Insurance companies are rated by companies for their financial strength and credit and debt situation. Their opinions are considered independent meaning they are not swayed by the influence of any company and can therefore be relied upon to be unbiased.

Why Ratings are Important

To insurance companies, a financial strength rating can show consumers that the organization is stable and has decent long term prospects.  This provides greater peace of mind when purchasing insurance.

It also can enhance an insurer’s status with reinsurer’s. This is important for companies going into new markets.

For investors, it can indicate the company is worth investing in for the long-term or the short-term. It also means that they can invest with a certain amount of confidence.
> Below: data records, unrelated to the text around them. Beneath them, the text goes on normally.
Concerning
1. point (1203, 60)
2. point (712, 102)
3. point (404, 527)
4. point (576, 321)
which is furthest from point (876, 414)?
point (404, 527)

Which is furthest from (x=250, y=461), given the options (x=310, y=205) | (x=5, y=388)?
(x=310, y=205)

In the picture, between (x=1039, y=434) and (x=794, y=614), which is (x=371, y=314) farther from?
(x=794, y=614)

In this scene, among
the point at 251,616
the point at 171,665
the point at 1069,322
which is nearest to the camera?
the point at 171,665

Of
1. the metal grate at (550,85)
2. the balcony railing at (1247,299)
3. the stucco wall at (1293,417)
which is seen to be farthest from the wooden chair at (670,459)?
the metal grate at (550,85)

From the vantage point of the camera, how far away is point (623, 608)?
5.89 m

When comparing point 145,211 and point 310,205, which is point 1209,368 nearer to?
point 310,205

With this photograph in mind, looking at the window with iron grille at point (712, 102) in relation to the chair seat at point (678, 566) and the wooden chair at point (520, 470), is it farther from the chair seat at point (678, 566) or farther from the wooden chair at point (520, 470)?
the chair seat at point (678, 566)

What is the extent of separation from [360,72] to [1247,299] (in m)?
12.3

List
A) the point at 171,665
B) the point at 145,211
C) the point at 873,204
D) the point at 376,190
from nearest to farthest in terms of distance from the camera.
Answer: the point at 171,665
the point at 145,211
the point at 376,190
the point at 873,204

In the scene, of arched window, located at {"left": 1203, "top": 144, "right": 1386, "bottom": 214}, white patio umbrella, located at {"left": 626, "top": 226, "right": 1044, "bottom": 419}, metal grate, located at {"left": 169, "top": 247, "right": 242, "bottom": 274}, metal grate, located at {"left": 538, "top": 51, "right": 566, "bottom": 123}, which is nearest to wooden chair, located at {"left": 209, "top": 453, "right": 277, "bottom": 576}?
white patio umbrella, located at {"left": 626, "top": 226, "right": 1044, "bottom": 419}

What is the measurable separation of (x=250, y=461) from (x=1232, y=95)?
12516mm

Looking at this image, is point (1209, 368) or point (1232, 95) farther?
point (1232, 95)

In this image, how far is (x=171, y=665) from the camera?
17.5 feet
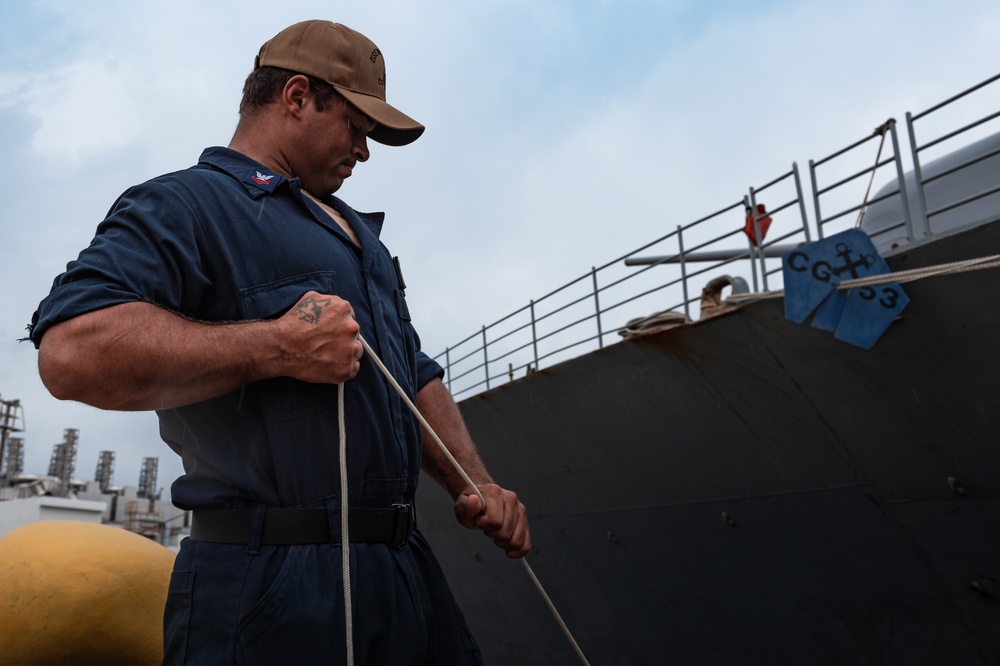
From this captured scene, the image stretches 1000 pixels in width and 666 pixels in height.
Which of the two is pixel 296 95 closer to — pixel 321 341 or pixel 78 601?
pixel 321 341

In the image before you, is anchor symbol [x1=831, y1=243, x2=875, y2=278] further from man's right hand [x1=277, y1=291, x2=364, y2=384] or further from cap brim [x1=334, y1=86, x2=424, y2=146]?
man's right hand [x1=277, y1=291, x2=364, y2=384]

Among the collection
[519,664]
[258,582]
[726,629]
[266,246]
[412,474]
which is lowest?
[519,664]

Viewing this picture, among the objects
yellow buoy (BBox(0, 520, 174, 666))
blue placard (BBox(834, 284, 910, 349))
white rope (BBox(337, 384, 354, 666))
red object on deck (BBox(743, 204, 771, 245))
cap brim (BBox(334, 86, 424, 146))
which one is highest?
red object on deck (BBox(743, 204, 771, 245))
The ratings are also vital as a marketing tool for insurance agents who sell to businesses and consumers. It creates confidence in their prospective clients. They know when they are purchasing insurance that the company will be there if they have a claim. Because of this, a rating can influence an agent’s choice on which insurance companies to market.

The ratings are based on a thorough qualitative and quantitative evaluation of an insurance company’s balance sheet, operating performance, and business profile. There are a few credit rating companies that do this. Two of the most well known are AM Best and Fitch.

AM Best

AM Best has been assigning credit ratings since 1906. In fact, they were the first of the modern credit agencies to use symbols for credit rating differentiation.

Among other types, Best’s assigns a financial strength rating to insurance companies. They  are ranked by class according to their financial size.  The ratings are classified as follows:

In the secure category:

  • A++, A+  (Superior)
  • A, A- (Excellent)
  • B++, B+ (Good)

In the vulnerable category:

  • B, B- (Fair)
  • C++, C+ (Marginal)
  • C, C- (Weak)
  • D (Poor)
  • E (Under Regulatory Supervision)
  • F (In Liquidation)
  • S (Suspended)

Fitch

In 1913, John Fitch founded the Fitch Publishing Company. The firm published financial statistics for the investment community.  They also developed the long-term alphabetic rating scale:

In the investment grade category:

  • AAA – the best quality companies, reliable and stable
  • AA-  quality companies, a bit higher risk than AAA
  • A – economic situation can affect finance
  • BBB – medium class companies, which are satisfactory at the moment

In the non-investment grade category:

  • BB – more prone to changes in the economy
  • B-  financial situation varies noticeably
  • CCC – currently vulnerable and dependent on favorable economic conditions to meet its commitments
  • CC-  highly vulnerable, very speculative bonds
  • C-  highly vulnerable, perhaps in bankruptcy or in arrears but still continuing to pay out on obligations
  • D-  has defaulted on obligations and Fitch believes that it will generally default on most or all obligations
  • NR – not publicly rated

Fitch Rating is a global rating agency. They provide the world’s credit markets with independent quantitative and qualitative opinions, research and data. They have 49 offices worldwide and are headquartered in New York and London.

Other credit agencies that rate insurance companies are Standard & Poor’s and Moody’s.

Overall, the financial strength ratings indicate the ability of the financial condition of the company and its ability to meet its ongoing policy and contract obligations on a short and long-term basis.